◆ Selected excerpt:
#####

But whatever he does now, especially in his unreformed state, will be rather uncomfortable for him. Can you imagine what it’s like when six billion people, every person you encounter, every woman you encounter, knows all about your sex life? How can he comfortably make his usual moves on women, when every woman on the planet knows his moves? (And by the way I still do not understand why so many of his girlfriends, whom he had not harmed, have harmed him with all the details about the affairs.) Not that there will be any shortage. The attraction of sexually liberated females to alpha males, whether of the criminal type or the celebrity type, will continue unabated. If women hook up with convicted murderers in prison, Tiger Woods will have no problem finding lots of willing females happy to hook up with a “disgraced” celebrity adulterer.

However, if he now simply embarks on the Playboy lifestyle, how can he win back the favor of advertisers?

Here’s the problem: his former image is in tatters, and, absent the repentant project of fixing or pretending to fix his behavior and saving his marriage, there is no way for him to get it back.

- end of initial entry -

Paul K. writes:

You wrote, “Can you imagine what it’s like when six billion people, every person you encounter, every woman you encounter, knows all about your sex life?”

I used to wonder the same thing about Bill Clinton. If I were he, I would have felt so disgraced I would have had to cloister myself in a remote monastery. But it never seemed to bother him that much. It’s hard to imagine what it must be like to be devoid of shame. The two situations are different in that Clinton’s proclivities were hardly a secret when he was elected, while Tiger’s success is tied to the false image he had constructed. He can continue to compete in golf, and will no doubt continue to get the sleazy sort of women he fancies (as does O.J.), but his endorsement days are over. He played the public for fools.

I saw a commenter at another site who said that the worst thing about this whole affair is that it reinforces the stereotypes people have about black men. I think we can all agree it would be great if black men would stop constantly reinforcing those “stereotypes.”

John Hagan writes:

The next, and final Woods scandal: steroids. That’s the body of an NFL linebacker. It’s physiologically impossible to add that much muscle mass after age twenty-five, let alone in your early 30s.

#####

◆ Record excerpts:

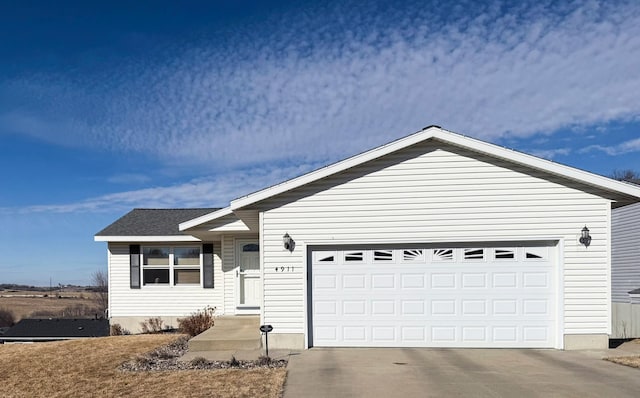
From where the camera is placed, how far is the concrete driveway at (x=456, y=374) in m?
6.37

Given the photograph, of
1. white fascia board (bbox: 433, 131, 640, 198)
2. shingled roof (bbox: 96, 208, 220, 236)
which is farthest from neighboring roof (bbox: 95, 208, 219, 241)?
white fascia board (bbox: 433, 131, 640, 198)

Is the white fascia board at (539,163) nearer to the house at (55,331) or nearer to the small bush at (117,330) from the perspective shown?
the small bush at (117,330)

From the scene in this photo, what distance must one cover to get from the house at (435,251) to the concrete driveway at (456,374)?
1.80 feet

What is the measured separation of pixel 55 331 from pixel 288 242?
1488cm

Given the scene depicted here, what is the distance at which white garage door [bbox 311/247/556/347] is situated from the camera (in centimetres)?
934

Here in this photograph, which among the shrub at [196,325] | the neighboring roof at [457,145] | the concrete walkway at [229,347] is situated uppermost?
the neighboring roof at [457,145]

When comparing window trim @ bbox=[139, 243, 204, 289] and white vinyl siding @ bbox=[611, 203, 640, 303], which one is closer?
window trim @ bbox=[139, 243, 204, 289]

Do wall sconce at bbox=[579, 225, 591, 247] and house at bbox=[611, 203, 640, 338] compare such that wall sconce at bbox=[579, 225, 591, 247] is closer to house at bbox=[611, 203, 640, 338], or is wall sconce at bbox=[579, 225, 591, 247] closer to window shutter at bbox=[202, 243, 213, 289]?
house at bbox=[611, 203, 640, 338]

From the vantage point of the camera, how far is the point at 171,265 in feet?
52.5

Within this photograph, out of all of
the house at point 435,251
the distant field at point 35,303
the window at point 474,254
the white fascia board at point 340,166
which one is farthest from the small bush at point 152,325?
the distant field at point 35,303

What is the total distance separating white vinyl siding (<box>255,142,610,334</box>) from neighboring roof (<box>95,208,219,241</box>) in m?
7.21

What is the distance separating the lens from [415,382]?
22.4ft

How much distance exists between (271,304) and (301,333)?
876 millimetres

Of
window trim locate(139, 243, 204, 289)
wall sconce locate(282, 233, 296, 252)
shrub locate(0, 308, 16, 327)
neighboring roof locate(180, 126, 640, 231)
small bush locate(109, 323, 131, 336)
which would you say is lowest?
shrub locate(0, 308, 16, 327)
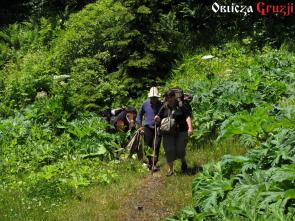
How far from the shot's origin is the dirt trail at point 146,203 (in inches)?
330

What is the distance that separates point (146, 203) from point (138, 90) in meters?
8.18

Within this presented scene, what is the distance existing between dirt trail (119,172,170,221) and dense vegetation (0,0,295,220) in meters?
0.95

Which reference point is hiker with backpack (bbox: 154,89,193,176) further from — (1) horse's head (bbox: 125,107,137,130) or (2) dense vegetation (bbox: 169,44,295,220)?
(1) horse's head (bbox: 125,107,137,130)

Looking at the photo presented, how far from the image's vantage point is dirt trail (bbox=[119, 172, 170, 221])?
27.5 feet

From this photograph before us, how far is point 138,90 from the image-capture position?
664 inches

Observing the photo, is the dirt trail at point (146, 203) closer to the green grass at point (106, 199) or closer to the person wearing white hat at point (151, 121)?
the green grass at point (106, 199)

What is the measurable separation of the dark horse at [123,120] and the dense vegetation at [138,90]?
29 centimetres

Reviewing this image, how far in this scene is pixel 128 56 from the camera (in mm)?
17547

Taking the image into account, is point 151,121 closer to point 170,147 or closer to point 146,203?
point 170,147

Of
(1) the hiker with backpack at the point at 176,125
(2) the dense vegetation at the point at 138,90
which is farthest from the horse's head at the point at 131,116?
(1) the hiker with backpack at the point at 176,125


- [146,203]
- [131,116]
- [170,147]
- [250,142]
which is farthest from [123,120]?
[250,142]

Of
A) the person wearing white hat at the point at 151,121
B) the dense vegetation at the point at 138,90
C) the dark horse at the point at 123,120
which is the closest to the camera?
the dense vegetation at the point at 138,90

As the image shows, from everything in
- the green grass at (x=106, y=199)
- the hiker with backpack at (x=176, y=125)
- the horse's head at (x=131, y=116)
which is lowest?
the green grass at (x=106, y=199)

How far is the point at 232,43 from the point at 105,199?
11602 millimetres
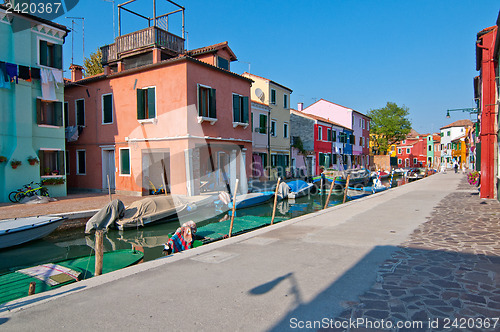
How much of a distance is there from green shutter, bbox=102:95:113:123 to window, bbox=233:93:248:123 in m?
7.09

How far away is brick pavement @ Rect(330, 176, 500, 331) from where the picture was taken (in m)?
3.47

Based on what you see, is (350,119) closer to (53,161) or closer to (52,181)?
(53,161)

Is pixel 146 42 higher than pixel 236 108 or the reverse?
higher

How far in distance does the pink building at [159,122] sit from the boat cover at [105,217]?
4.56 metres

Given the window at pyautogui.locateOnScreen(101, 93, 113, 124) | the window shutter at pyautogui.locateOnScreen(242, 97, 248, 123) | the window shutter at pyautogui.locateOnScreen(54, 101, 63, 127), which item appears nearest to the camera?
the window shutter at pyautogui.locateOnScreen(54, 101, 63, 127)

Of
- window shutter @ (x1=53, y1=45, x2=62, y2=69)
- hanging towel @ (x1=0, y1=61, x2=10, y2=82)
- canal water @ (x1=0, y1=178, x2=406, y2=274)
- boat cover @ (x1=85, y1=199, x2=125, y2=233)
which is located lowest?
canal water @ (x1=0, y1=178, x2=406, y2=274)

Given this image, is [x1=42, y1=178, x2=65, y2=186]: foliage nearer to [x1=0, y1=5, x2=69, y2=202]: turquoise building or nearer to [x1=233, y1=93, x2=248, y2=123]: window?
[x1=0, y1=5, x2=69, y2=202]: turquoise building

#####

◆ Assignment A: List every person named in the commentary on Tiger Woods, including the authors of the comments.
◆ Assignment B: Continue the commentary on Tiger Woods from its final sentence.

◆ Response area A: Tiger Woods, Bill Clinton, O.J., Paul K., John Hagan

◆ Response area B:
LA replies:

Woods on steroids? Whoa

LA continues:

His excessively toned and shaped physique—a body-builder’s physique which by the way does not fit the aesthetic of golf—adds to the negative impression I’ve always had of him as a kind of machine, a walking corporation and product endorsement, not a human being. He’s manufactured. And inside that synthetic, manufactured image, there is the reality of his tawdry sex life, in which he’s engaged in the nonstop pursuit and management of multiple girlfriends at the same time.

So, he’s a mechanical man on the outside, and a relentless, soulless skirt chaser on the inside. This is the reality of Woods.

But you have no info about him and steroids, right? This is just a supposition based on his physique.

John Hagan replies

He’s juiced. Look at his behavior on the golf course. The swearing, the throwing of clubs around. His doctor was arrested in Canada this fall carrying the performing enhancement drug HGH. I know my way around the gym. It’s not probable that he gained this kind of muscle mass in his 30s. Look at pictures of him in his mid-twenties. He was a beanpole.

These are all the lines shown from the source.